◆ **Listed records**:
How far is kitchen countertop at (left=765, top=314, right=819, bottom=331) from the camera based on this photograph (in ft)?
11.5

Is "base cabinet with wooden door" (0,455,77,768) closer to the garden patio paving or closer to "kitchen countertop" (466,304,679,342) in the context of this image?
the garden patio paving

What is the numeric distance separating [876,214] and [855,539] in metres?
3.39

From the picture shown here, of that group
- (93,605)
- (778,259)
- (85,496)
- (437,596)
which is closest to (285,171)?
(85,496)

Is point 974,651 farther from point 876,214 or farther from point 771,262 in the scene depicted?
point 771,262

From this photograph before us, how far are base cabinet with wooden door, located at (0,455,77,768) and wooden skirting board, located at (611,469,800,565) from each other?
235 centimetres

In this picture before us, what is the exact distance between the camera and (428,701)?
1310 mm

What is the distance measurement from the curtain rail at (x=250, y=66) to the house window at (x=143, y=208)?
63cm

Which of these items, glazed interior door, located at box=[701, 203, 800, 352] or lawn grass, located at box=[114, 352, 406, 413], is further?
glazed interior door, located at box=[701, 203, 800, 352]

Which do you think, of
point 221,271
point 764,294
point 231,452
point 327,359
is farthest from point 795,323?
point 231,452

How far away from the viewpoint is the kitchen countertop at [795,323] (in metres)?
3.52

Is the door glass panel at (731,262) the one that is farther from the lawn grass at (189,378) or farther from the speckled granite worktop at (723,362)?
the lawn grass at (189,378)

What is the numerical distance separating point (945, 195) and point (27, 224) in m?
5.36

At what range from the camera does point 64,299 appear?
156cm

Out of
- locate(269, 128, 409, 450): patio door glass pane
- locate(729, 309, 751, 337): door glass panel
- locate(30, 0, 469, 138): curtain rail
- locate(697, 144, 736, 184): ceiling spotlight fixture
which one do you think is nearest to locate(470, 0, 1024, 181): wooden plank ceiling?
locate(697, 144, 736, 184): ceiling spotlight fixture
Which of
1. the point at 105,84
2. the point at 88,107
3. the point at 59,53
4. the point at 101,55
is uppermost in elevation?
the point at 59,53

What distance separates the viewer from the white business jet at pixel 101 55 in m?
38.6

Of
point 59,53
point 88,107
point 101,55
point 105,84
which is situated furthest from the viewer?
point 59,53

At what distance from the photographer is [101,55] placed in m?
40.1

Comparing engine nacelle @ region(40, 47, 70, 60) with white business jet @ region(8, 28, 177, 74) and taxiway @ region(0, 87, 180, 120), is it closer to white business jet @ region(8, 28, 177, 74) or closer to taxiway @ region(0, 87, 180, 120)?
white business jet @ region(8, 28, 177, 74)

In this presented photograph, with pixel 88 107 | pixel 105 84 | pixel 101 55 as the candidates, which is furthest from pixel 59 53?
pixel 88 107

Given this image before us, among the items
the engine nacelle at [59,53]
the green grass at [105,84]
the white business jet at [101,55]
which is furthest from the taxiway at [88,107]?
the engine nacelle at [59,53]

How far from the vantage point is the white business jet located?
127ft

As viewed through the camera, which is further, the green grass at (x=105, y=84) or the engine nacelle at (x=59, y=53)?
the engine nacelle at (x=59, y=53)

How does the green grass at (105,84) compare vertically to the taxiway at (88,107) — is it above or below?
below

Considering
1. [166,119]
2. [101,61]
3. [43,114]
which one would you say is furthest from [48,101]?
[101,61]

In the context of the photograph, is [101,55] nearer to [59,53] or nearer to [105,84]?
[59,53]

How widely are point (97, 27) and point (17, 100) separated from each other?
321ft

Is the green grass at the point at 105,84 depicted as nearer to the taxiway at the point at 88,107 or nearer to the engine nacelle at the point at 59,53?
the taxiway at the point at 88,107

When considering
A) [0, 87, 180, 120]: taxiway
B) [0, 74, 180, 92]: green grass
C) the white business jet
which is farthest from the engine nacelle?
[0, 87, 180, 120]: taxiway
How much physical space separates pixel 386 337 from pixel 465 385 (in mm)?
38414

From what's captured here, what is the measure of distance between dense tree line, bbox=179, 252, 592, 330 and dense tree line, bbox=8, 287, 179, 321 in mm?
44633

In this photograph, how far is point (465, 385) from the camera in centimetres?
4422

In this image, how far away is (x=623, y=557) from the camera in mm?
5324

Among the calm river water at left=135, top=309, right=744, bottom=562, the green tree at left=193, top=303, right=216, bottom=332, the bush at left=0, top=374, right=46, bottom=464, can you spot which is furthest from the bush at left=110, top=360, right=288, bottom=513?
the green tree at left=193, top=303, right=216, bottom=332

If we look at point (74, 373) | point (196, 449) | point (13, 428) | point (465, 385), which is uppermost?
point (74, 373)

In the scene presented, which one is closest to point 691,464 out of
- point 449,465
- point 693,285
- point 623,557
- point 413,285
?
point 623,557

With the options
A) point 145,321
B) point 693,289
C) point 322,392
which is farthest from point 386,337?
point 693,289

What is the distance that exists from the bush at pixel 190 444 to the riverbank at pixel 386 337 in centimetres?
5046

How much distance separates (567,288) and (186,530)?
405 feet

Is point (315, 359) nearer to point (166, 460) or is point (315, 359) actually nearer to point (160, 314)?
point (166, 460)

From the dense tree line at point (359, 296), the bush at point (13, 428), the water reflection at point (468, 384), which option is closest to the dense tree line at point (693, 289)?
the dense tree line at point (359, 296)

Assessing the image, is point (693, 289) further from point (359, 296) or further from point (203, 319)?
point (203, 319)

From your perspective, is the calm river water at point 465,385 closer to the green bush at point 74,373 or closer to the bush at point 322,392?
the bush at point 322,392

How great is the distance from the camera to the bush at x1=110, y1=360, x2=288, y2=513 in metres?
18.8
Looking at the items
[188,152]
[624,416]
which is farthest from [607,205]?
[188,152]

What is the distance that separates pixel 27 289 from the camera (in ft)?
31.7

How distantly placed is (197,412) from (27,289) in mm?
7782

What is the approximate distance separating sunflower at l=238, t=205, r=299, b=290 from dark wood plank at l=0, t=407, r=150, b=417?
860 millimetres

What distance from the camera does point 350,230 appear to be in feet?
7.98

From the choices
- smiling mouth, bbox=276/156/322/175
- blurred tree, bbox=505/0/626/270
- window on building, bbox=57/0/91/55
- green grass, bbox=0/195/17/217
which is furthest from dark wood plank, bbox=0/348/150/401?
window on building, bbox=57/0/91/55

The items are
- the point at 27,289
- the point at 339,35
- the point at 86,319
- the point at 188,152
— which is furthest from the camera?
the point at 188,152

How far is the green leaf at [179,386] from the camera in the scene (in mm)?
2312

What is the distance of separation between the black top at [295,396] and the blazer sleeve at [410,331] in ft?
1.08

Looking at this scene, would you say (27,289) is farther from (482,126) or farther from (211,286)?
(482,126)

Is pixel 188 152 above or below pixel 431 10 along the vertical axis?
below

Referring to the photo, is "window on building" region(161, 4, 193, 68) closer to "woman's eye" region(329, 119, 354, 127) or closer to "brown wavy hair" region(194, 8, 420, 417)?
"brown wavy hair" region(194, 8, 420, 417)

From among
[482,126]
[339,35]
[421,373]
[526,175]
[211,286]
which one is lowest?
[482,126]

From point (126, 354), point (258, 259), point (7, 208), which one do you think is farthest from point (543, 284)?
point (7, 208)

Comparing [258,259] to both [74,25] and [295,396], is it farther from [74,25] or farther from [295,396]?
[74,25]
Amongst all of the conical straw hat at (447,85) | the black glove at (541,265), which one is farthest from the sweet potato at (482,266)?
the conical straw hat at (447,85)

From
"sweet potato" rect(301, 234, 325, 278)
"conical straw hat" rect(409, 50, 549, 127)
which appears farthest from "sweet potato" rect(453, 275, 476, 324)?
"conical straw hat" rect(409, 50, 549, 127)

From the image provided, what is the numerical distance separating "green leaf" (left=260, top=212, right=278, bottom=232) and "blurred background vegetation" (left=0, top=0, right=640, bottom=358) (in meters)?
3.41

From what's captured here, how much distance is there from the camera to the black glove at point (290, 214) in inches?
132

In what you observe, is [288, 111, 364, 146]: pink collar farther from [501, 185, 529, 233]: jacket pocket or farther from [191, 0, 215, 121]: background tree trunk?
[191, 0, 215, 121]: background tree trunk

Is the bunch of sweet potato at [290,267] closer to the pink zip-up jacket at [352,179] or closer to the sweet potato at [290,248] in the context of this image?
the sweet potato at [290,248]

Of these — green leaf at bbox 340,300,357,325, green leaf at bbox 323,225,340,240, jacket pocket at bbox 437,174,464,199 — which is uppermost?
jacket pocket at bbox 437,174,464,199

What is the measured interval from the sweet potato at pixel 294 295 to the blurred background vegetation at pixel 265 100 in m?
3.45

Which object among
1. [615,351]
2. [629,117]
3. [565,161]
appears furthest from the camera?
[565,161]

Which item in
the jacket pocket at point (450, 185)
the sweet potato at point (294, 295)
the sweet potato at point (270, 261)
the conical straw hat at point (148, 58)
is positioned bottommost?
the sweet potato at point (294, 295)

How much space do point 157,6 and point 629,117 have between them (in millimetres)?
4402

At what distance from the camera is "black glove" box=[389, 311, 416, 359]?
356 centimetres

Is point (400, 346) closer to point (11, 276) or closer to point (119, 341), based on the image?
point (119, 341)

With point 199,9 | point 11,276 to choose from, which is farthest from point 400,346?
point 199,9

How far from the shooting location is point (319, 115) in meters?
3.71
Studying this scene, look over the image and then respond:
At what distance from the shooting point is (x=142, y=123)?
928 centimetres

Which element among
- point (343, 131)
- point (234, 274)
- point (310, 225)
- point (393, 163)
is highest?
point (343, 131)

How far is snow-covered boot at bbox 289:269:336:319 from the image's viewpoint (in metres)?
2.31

◆ **Instructions for the task**:
From the items above, copy each line that contains the word "black", matching its uppercase and lowercase letters exactly.

◆ **In response**:
What is the distance of separation between the black top at [295,396] and the blazer sleeve at [410,331] in ft?
Amongst all of the conical straw hat at (447,85) | the black glove at (541,265), which one is farthest from the sweet potato at (482,266)?
From what's captured here, how much distance is there from the camera to the black glove at point (290, 214) in inches?
At what distance from the camera is "black glove" box=[389, 311, 416, 359]?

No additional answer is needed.